I will throw in another vote for the CZ 452, I really like my Americans. I had alot of fun back in my younger days with my Glenfield semi though, it was not very accurate but I sure had a ball putting rounds downrange.


----------



## flthednut (Feb 17, 2007)

Oh, when I said I like my bolt actions now I meant the CZ 452's !%


----------



## allwayzfishin (Apr 30, 2008)

i picked up a marlin mod 60 for 50 bucks last year. i put a nice scope on it and did a custom camo job on the wood stock since it was dinged up. what a great shooter. busting eggs at 100 yards with brick gold bullets. my scope has mil-dots and makes long shots easier.the camo looks awesome and my brother liked the camo job so much he had me do his muzzleloader. i then did the same pattern on my new mossberg 930 autoloader. ill try to put up some pics. in the marketplace recently under" rifles for sale" there is a NIB stainless marlin mod 60 with a carbon fiber stock and scope for 225. i wanted to buy it but i came across a marlin 1894cs lever action in a garage sale sat that i just had to have for the asking price.. the stainless mod 60 would be a great gun and will never rust. perfect survival weapon and plinker. just my 2 cents. good luck with whatever you choose.


----------



## saugeyesam (Apr 20, 2004)

I put my vote on the Ruger 10/22. My 2 cents on the whole accuracy issues with these guns is this The Gun is only as accurate as you can shoot it.

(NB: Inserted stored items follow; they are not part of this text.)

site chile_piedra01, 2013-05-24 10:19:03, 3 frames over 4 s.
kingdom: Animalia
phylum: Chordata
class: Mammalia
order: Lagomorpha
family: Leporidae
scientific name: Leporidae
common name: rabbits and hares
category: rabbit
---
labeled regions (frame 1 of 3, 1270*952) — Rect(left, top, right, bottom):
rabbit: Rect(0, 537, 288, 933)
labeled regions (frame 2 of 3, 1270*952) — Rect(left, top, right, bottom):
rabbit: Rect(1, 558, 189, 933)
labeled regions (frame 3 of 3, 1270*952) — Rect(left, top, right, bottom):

I am a gunsmith and I can't tell you how many times I have had people bring me guns wanting me to improve the accuracy only to shoot the gun myself and shoot super tight groups with it. I bought a Ruger about 8 years ago and it shot damn good out of the box. So I bought another and tricked it all out to be shot left handed as I'm a lefty I gave the other 10/22 to my sister for her birthday. And I can't tell you how many ground hogs, squirrels, rabbits, and the odd fox we have killed with our 10/22's. Here's a pic of the one I built from the receiver up!


----------



## allwayzfishin (Apr 30, 2008)

heres the camo job i did on the marlin and the mossberg 930. that little marlin is very accurate but unfortunately there isnt too many modifications that can be done to it except for changing the stock. if you can find one on the cheap pick it up. its a natural pointer and reliable. they can be had for 40- 100 bucks at pawnshops,shows,garage sales. i would still like to get the ruger so i could dress her up. i think the look tacticool.good luck and keep your peepers open on a good deal.


----------



## Socom (Nov 3, 2005)

If you are looking for something really fun to shoot, pick up a .22 MP5 or M4. My buddy got both of those last year from a gun show and they were a blast to shoot at the range. We were able to use an indoor range with them and just light up targets. They are pretty accurate right out of the box too.


----------